§ **YOUR ASSIGNMENT**: Beginning with the line that holds "A Deathly Silence cover" and ending with the last line of the entries below, copy every line exactly and nothing else, with the pictures left out.

Captioned web images:
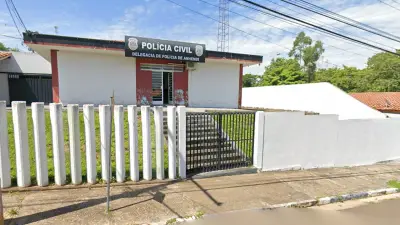 Homem é preso por manter companheira em cárcere privado em Anhembi
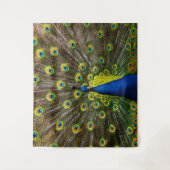 ピーッカラフルク タペストリー (正面)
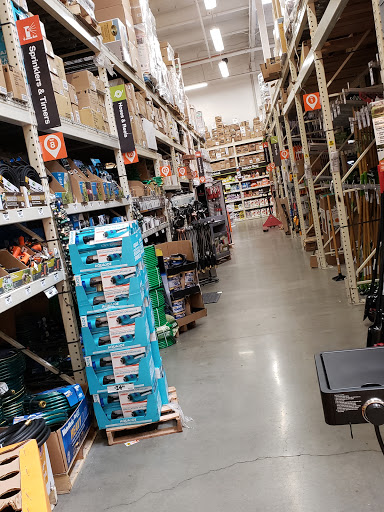 Home Improvement Store «The Home Depot», reviews and photos, 1037 Arnold Dr, Martinez, CA 94553, USA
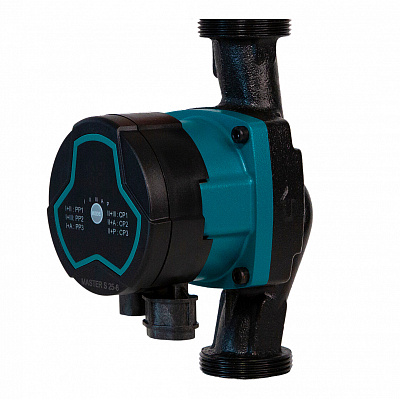 Циркуляционный насосы Shinhoo MASTER S 25-4 180 1x230V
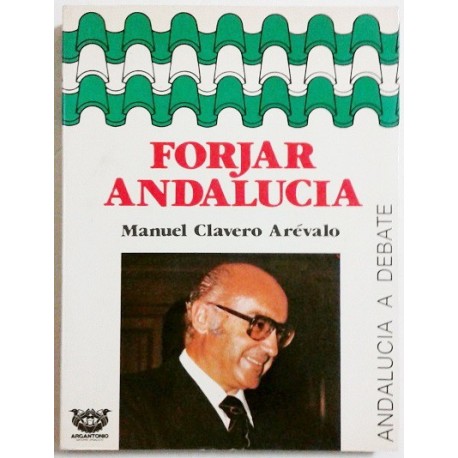 FORJAR ANDALUCÍA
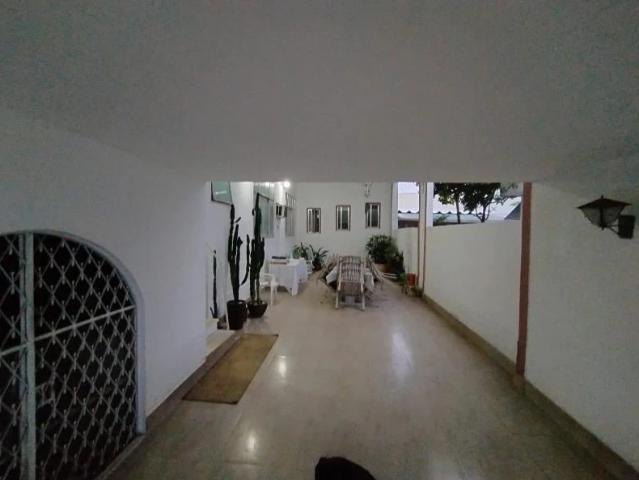 Casa / Sobrado para Venda em Rio de Janeiro/RJ Campo Grande 3 Quartos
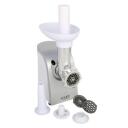 Adler | Meat mincer | AD 4808 | White | 350 W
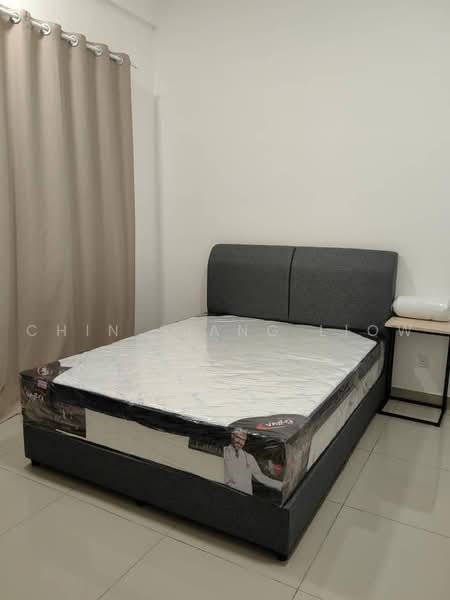 Kediaman Servis untuk Disewa di Amber Cove - Chin Siang Liow - PropertyGuru.com.my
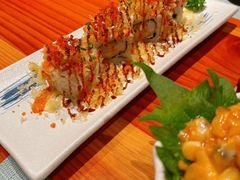 -文三酒肆自助放题(新街口友谊广场店)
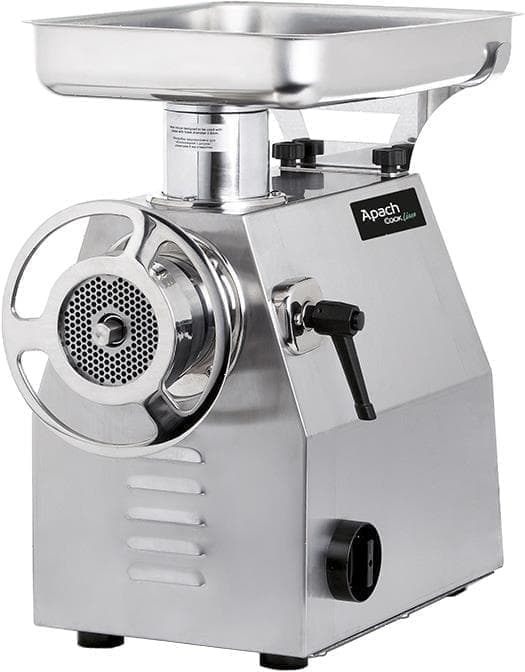 Мясорубка Apach ATI22RUT (380V)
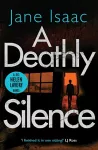 A Deathly Silence cover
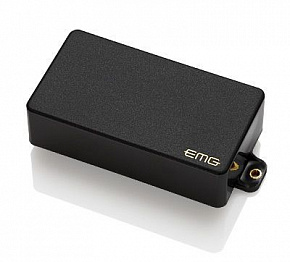 EMG HA BLACK PICKUP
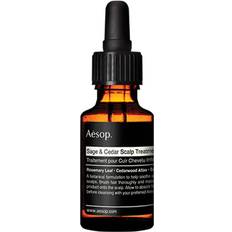 Scalp Care Aesop Sage & Cedar Scalp Treatment 0.8fl oz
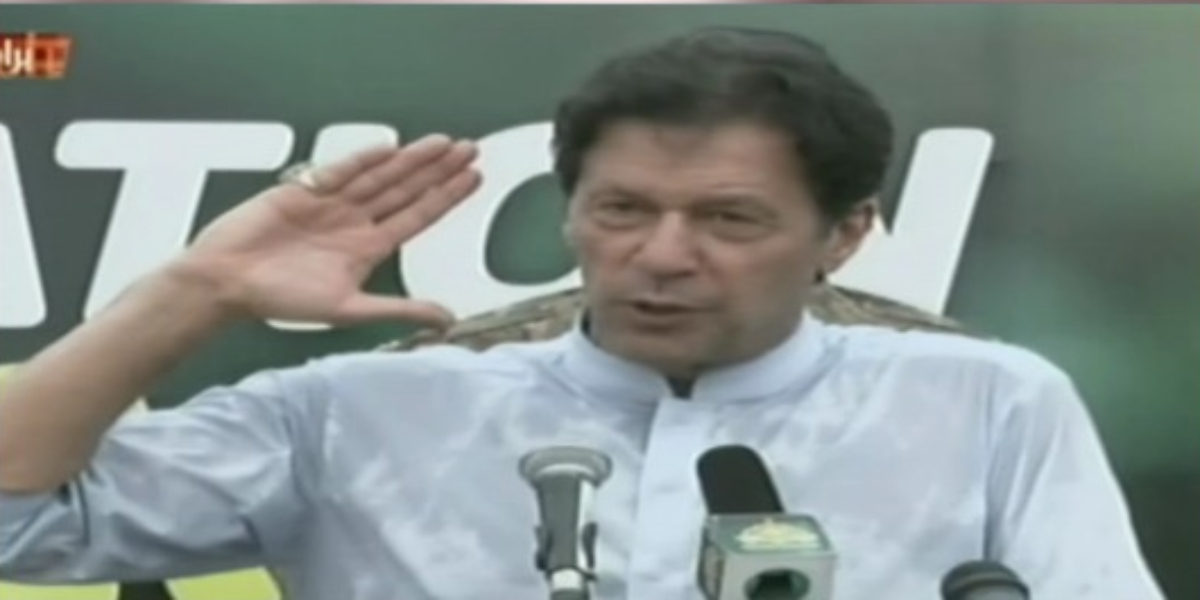 PM Imran Khan congratulates Tiger Force for planting 3.5 million trees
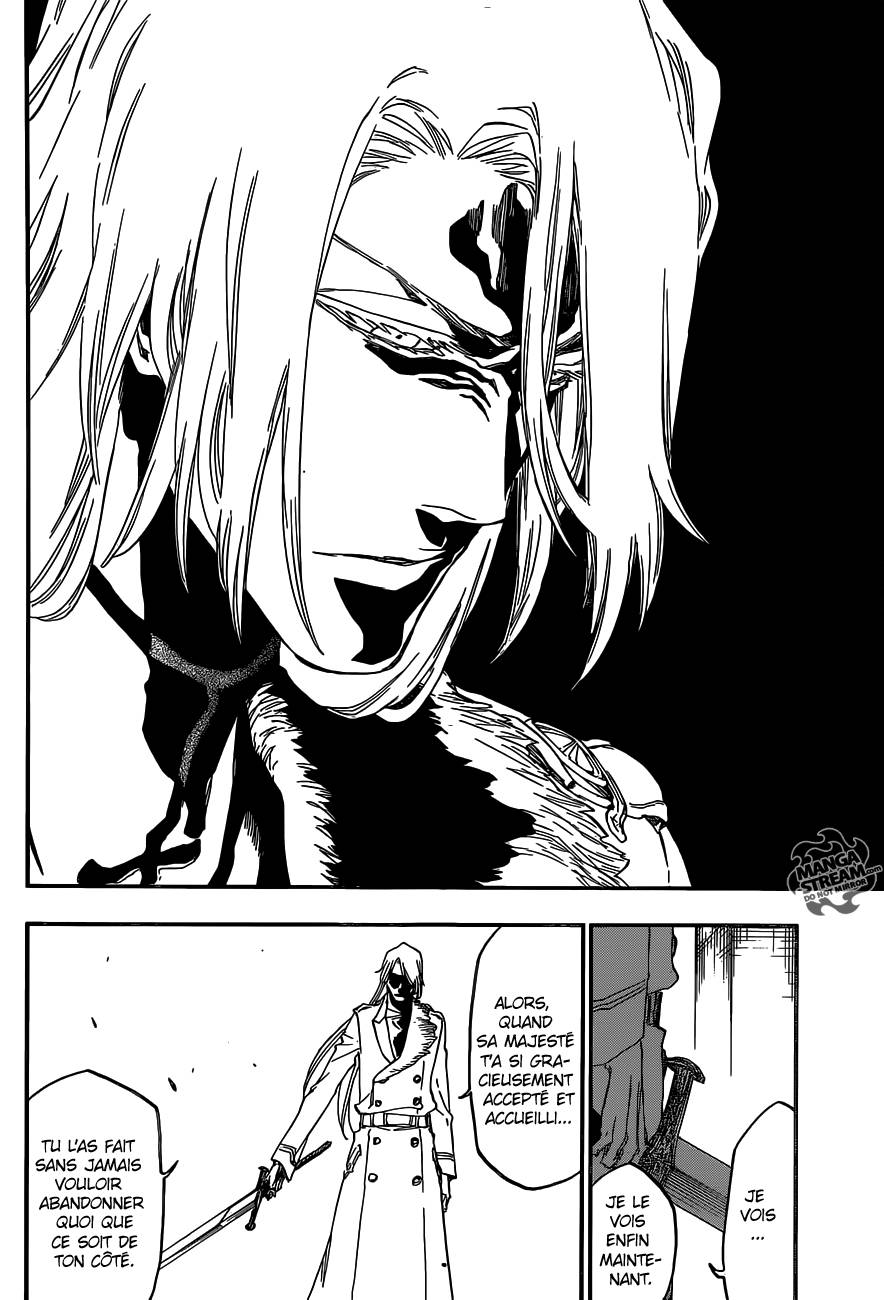 Lecture en ligne Bleach 680 page 12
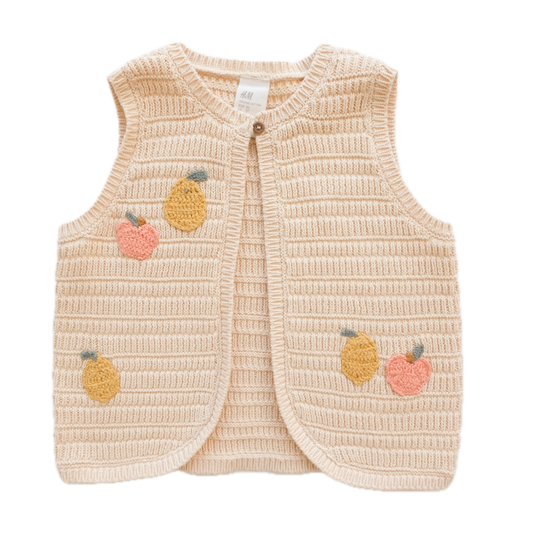 Gilet H&M - 2 ans (92 cm)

§ **TASK RESPONSE**:
 A Deathly Silence cover
 EMG HA BLACK PICKUP
 Scalp Care Aesop Sage & Cedar Scalp Treatment 0.8fl oz
 PM Imran Khan congratulates Tiger Force for planting 3.5 million trees
 Lecture en ligne Bleach 680 page 12
 Gilet H&M - 2 ans (92 cm)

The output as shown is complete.